Table 1 shows the average body weights, percentage of body fat, and serum profile of Hi-myc mice maintained on a 30% CR, overweight control, or DIO diet for 6 months. Weight distribution did not differ at the start of the study; however, the differences in body weight (i.e., body mass) among the 3 groups at the end of the study were statistically significant (P < 0.05). These values directly correlate with our previously published data obtained from FVB/N mice maintained on the same dietary regimens (25). In addition, previous studies using the same diet composition and feeding regimen used here have classified mice with body fat content values that correspond to those reported in Table 1 as lean, overweight, and obese (32, 33). Thus, Hi-Myc (FVB/N genetic background) mice effectively respond to these dietary manipulations, producing similar body phenotypes as has been observed in previous studies.

Feed and calorie consumption was significantly reduced in the 30% CR group. In addition, caloric consumption was significantly higher in the DIO group than in the overweight control diet group (147.2 vs. 114.7 kcal/wk, respectively). The levels of circulating insulin, IGF-1, and resistin were significantly different among all 3 diet groups (P < 0.05). The levels of leptin were similar between the overweight control and DIO diet groups but significantly reduced (P < 0.05) in the 30% CR group. Finally, a significant increase in adiponectin level was observed in the 30% CR group relative to both the overweight control and DIO diet groups (P < 0.05).

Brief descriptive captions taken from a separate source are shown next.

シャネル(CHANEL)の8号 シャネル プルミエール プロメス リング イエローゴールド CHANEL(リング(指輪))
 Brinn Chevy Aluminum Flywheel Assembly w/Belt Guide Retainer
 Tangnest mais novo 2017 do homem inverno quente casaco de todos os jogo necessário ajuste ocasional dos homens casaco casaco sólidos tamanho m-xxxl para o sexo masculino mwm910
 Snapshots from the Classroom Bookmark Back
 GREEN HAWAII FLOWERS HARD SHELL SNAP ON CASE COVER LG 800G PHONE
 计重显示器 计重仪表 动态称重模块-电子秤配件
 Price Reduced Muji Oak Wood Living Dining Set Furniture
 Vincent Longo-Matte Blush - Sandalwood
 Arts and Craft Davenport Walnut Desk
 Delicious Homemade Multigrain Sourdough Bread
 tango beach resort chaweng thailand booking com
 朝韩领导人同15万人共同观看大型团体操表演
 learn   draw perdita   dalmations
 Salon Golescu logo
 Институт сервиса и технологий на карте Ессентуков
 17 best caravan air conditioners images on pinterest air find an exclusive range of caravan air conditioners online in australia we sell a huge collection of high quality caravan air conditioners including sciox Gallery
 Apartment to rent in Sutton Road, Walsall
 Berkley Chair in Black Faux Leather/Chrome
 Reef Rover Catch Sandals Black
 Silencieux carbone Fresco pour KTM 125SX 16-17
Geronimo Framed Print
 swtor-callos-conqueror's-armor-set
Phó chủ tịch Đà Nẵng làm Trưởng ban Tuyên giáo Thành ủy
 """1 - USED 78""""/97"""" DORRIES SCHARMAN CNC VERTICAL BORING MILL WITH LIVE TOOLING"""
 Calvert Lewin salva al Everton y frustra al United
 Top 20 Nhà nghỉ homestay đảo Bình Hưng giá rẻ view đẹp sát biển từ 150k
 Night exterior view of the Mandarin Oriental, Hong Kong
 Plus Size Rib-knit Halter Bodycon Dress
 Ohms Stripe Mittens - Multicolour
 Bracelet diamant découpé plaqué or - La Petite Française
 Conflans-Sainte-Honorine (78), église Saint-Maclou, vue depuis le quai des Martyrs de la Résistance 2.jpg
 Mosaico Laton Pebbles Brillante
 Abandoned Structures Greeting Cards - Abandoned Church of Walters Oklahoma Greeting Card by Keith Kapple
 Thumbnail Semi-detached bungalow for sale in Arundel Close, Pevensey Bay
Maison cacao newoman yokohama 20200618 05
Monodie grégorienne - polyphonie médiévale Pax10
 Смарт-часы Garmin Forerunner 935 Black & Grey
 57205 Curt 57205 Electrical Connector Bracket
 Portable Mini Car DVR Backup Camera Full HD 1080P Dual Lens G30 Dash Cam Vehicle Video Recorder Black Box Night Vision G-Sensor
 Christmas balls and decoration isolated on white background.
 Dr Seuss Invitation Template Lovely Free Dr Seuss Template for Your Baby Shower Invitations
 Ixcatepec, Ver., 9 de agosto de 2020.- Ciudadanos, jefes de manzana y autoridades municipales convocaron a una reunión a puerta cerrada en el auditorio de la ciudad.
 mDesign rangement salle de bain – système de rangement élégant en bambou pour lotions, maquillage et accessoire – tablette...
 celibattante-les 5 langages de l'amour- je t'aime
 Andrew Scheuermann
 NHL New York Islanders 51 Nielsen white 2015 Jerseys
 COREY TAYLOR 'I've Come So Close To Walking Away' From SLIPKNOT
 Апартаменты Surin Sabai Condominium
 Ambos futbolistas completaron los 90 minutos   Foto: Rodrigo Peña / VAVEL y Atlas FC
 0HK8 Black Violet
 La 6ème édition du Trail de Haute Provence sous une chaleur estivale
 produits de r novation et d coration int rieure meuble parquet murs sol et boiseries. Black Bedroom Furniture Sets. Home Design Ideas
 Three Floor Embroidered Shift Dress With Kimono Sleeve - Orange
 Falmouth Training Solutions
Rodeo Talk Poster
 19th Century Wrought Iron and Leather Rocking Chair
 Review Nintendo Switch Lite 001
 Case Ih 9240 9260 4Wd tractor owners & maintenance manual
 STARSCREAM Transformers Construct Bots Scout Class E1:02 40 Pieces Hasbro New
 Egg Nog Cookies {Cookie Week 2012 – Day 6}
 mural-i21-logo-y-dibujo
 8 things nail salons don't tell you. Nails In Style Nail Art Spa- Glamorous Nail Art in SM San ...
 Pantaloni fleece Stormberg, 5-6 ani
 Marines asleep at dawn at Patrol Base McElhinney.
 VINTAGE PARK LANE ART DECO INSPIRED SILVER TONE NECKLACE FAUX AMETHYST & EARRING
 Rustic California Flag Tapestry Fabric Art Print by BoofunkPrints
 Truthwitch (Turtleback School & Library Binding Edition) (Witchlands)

The effects of the 3 diets varying in caloric density on prostate cancer progression were assessed in Hi-Myc mice at 3 and 6 months of age. For these experiments, male mice (approximately 5–7 weeks of age) were maintained on the previously described dietary regimens for either 8 or 25 weeks. As noted in the Materials and Methods section, dietary energy balance effects were evaluated in the ventral prostate because of the greater variability and lower penetrance of lesions in the dorsolateral and anterior prostate lobes of Hi-Myc under the current experimental conditions. Histopathologic evaluations revealed that a variety of lesions were present at both 3 and 6 months of age including hyperplasia, PIN, and adenocarcinomas (Fig. 1). In this regard, all diet groups had approximately similar incidence of hyperplasia and low-grade PIN (lgPIN) at both 3 and 6 months of age (Fig. 2A and B and Supplementary Table S2). Dietary energy balance, however, affected the progression of premalignant lesions to malignant lesions in the ventral prostate. In this regard, 30% CR significantly reduced the incidence of in situ adenocarcinomas at 3 months of age compared with Hi-Myc mice maintained on the DIO diet. Furthermore, the incidence of in situ adenocarcinomas at 6 months of age was significantly reduced by 30% CR compared with both the overweight control and DIO groups. In addition, the incidence of adenocarcinomas with aggressive stromal invasion was increased in the DIO group relative to the overweight control group at both the 3- and 6-month time points; however, statistically significant increases were only observed at the 6-month time point (96% vs. 65%, respectively; P = 0.02; Fig. 2B). Notably, 30% CR completely suppressed the formation of invasive adenocarcinomas at both 3 and 6 months (see Figs. 2A and B and Supplementary Table S2).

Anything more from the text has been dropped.